B is incorrect as physical activity may be beneficial, but it does not directly address the underlying issues related to alcohol use disorder.
C is incorrect as Al-Anon meetings are for family and friends of individuals with alcohol use disorder, not for the individuals themselves to seek role models.
Therefore, D is the most appropriate statement as it focuses on building essential skills for long-term recovery.
a home health nurse is visiting a client who had a stroke 2 months ago. which of the following findings should the nurse report to the interprofessional care team?
- A. the client dresses her affected side first.
- B. the client bears weight on their arms when using crutches
- C. the client coughs when swallowing her medications
- D. the client’s caregiver fills a pill organizer weekly
Correct Answer: D
Rationale: The correct answer is D because it indicates the caregiver's involvement in medication management, which is crucial for a client post-stroke. The nurse should report this to ensure medication adherence and safety. Choice A is not concerning as it shows the client's independence in dressing. Choice B could be a normal weight-bearing technique with crutches.
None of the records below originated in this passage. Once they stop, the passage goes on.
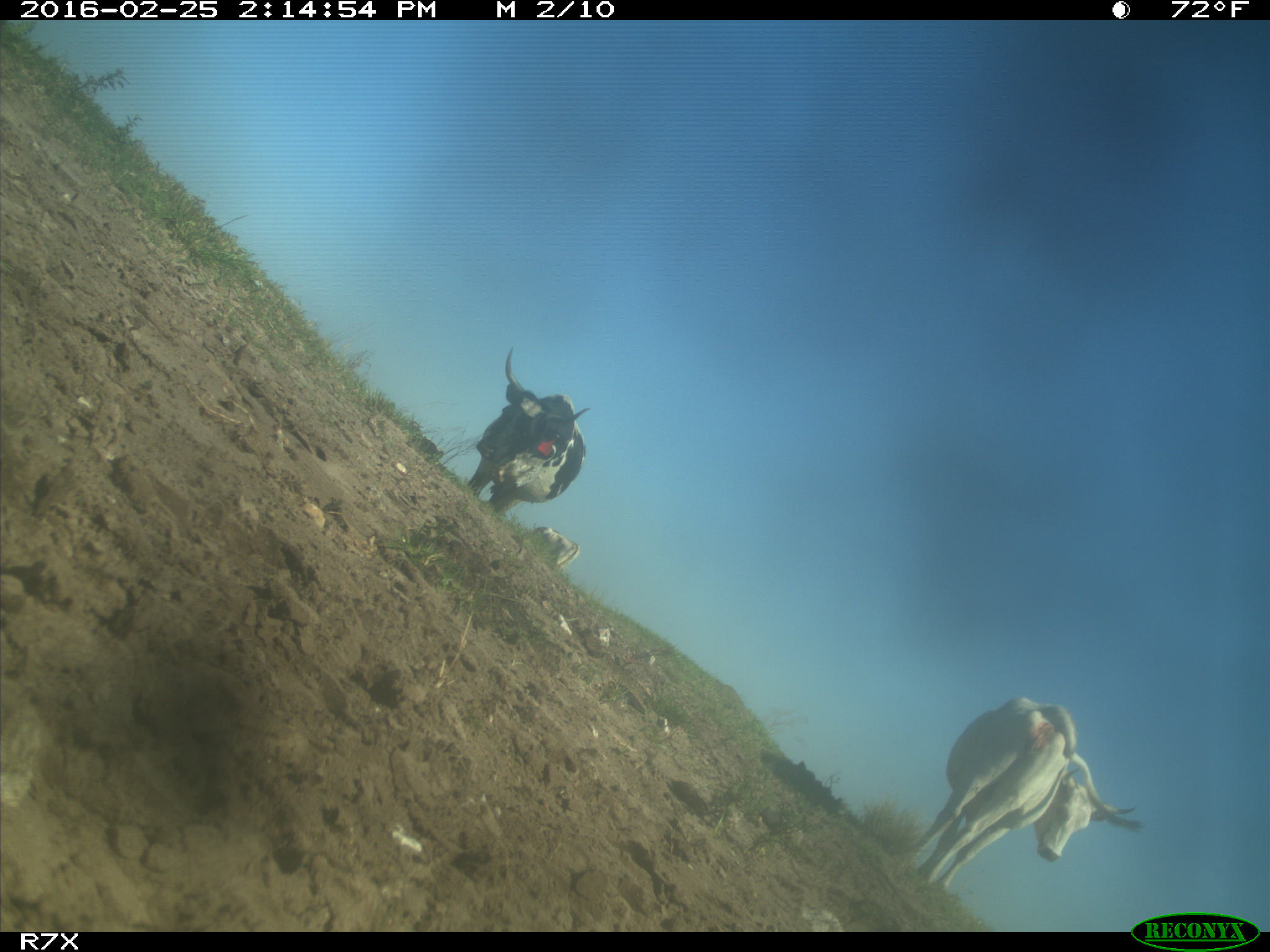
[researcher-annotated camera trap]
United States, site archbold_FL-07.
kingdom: Animalia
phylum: Chordata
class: Mammalia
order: Artiodactyla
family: Bovidae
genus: Bos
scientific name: Bos taurus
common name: domestic cow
Choice C may indicate dysphagia, which is important but not as immediate as medication management.
a nurse is counseling a client who has a new diagnosis of chlamydia. which of the following information should the nurse include in the teaching? (select all that apply)
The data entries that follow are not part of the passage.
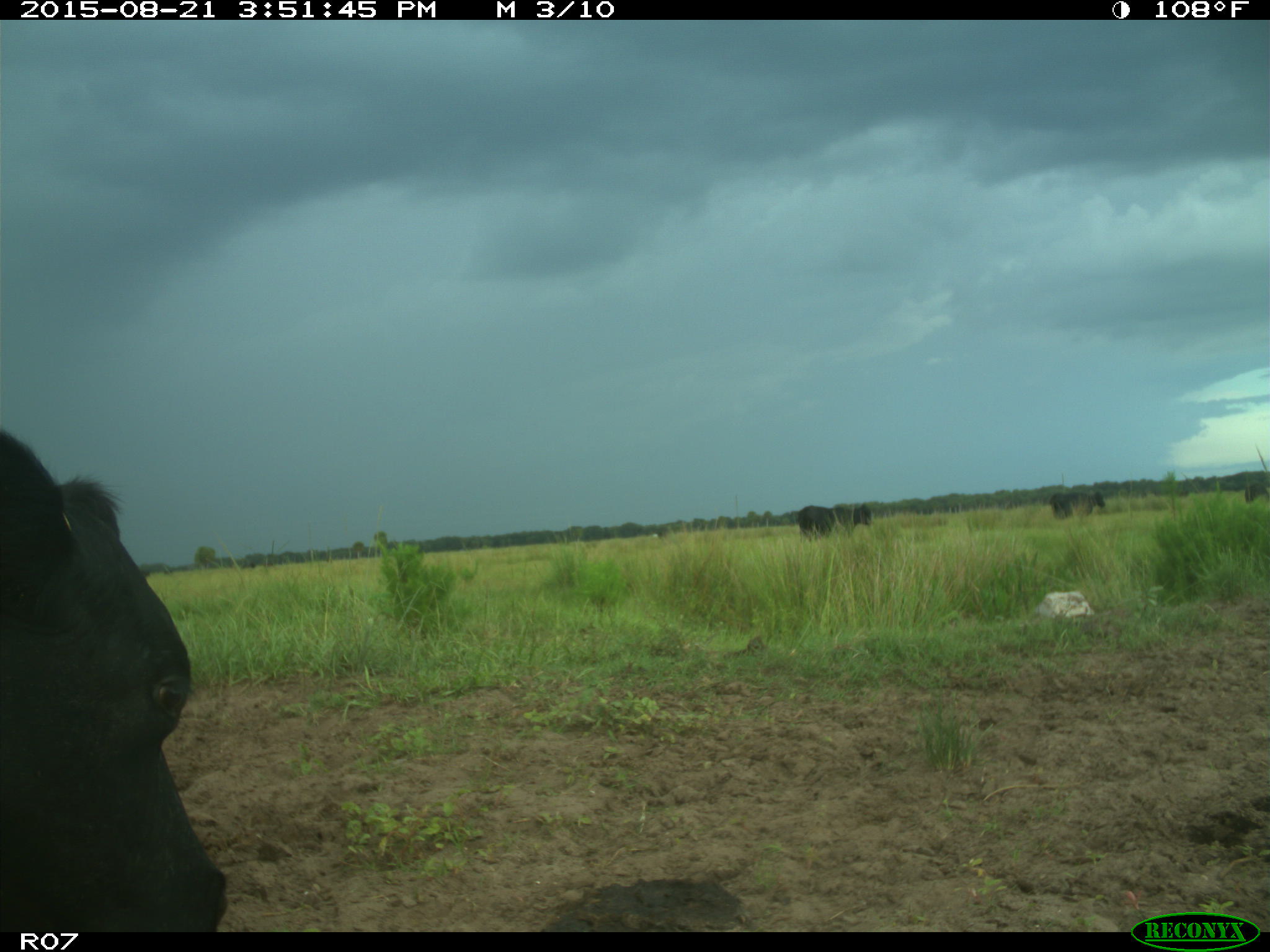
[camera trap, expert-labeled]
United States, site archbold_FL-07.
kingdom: Animalia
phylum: Chordata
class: Mammalia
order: Artiodactyla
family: Bovidae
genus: Bos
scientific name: Bos taurus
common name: domestic cow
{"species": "Bos taurus (domestic cow)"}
- A. you should avoid sexual contact until therapy is complete
- B. notify anyone with whom you have had sexual contact over the past 2 months
- C. you will need to take an antiviral medication for 30 days
- D. once your complete treatment you will have an acquired immunity against chlamydia
- E. you might experience painful urination until the infection has resolved
Correct Answer: D
Rationale: The correct answer is D. The nurse should include in the teaching that once the client completes treatment for chlamydia, they will not have acquired immunity against chlamydia. This is important information for the client to understand to prevent future infections. The other options are incorrect for the following reasons: A is incorrect because sexual contact should be avoided until therapy is complete to prevent spreading the infection. B is incorrect because the client should notify all recent sexual partners, not just those within the past 2 months. C is incorrect because chlamydia is a bacterial infection, not a viral infection, so antibiotics, not antivirals, are used for treatment. E is incorrect because painful urination is a symptom of chlamydia, not a side effect of treatment.
a nurse is planning a program about healthy eating at an elementary school where most students select French fries and pizza at lunch every day. which of the following actions should the nurse plan to take first?
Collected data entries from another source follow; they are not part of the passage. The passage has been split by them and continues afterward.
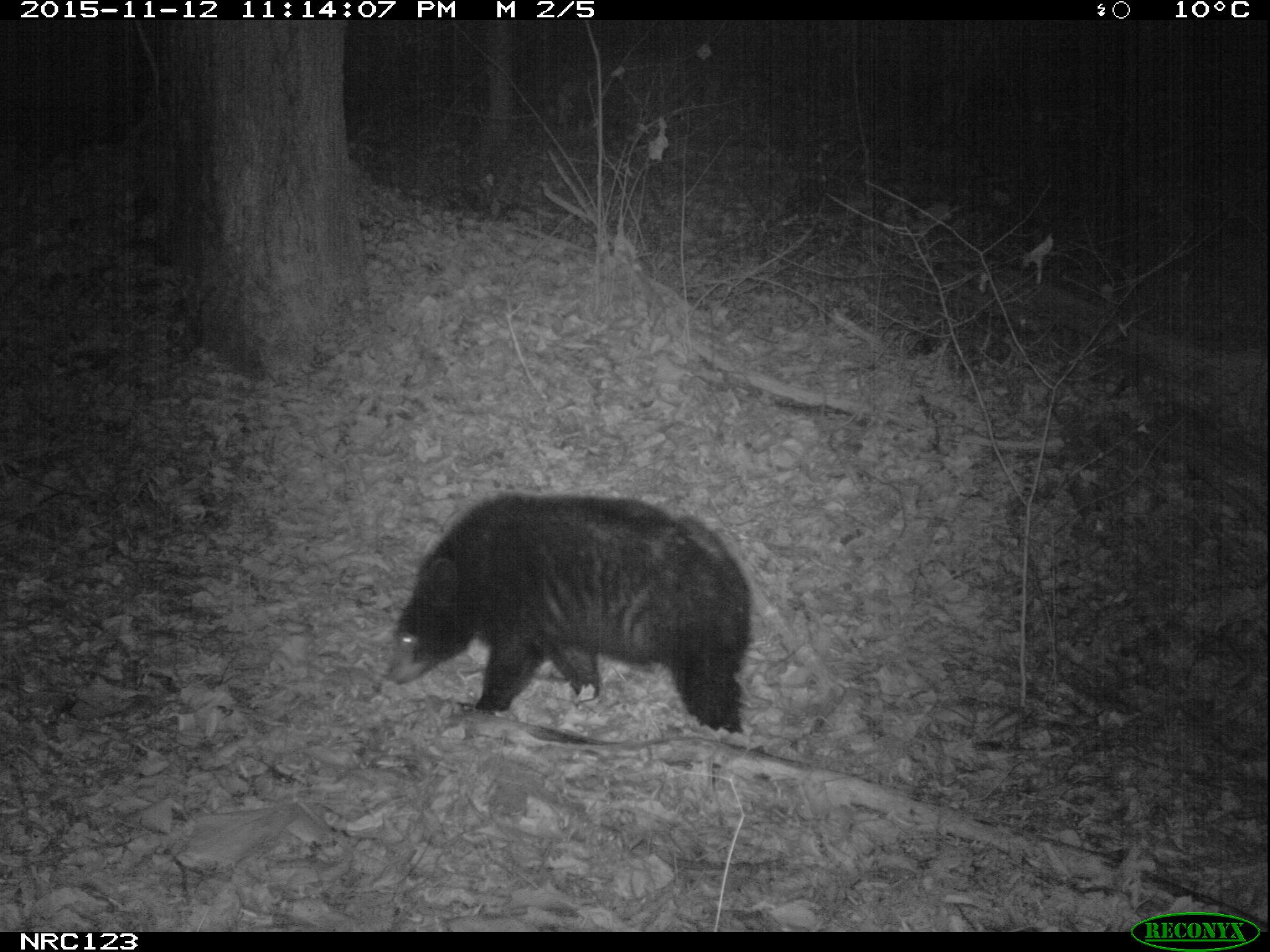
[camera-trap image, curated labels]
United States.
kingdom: Animalia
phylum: Chordata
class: Mammalia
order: Carnivora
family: Ursidae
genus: Ursus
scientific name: Ursus americanus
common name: american black bear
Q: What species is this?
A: American Black Bear (Ursus americanus).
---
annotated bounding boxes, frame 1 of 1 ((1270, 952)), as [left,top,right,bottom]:
American Black Bear: [379,503,785,732]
- A. give positive feedback to students who makeappropriate choices.
- B. help students recognize the value of making healthy food choices 3. provide students with resources about making wise choices independently 4. determine student’s motivation to learn about healthy food choices.
- C. a nurse manger in local community health agency is creating a job description for a new nurse who will practice community oriented nursing. which of the following should the nurse include in the job description? (select all that apply)
- D. investigate potential health and environmental issues
- E. initiate support groups for parents of autistic children
Correct Answer: B
Rationale: The correct answer is B: help students recognize the value of making healthy food choices. This is the first step the nurse should take because it focuses on educating and empowering the students to understand the importance of healthy eating. By helping students recognize the value of making healthy food choices, the nurse can lay the foundation for long-term behavior change. Providing positive feedback (choice A) can come later once students have started making better choices. Providing resources (choice C) and determining motivation (choice D) are important but secondary steps after helping students understand the value of healthy eating. Choices E and F are irrelevant and not related to the scenario.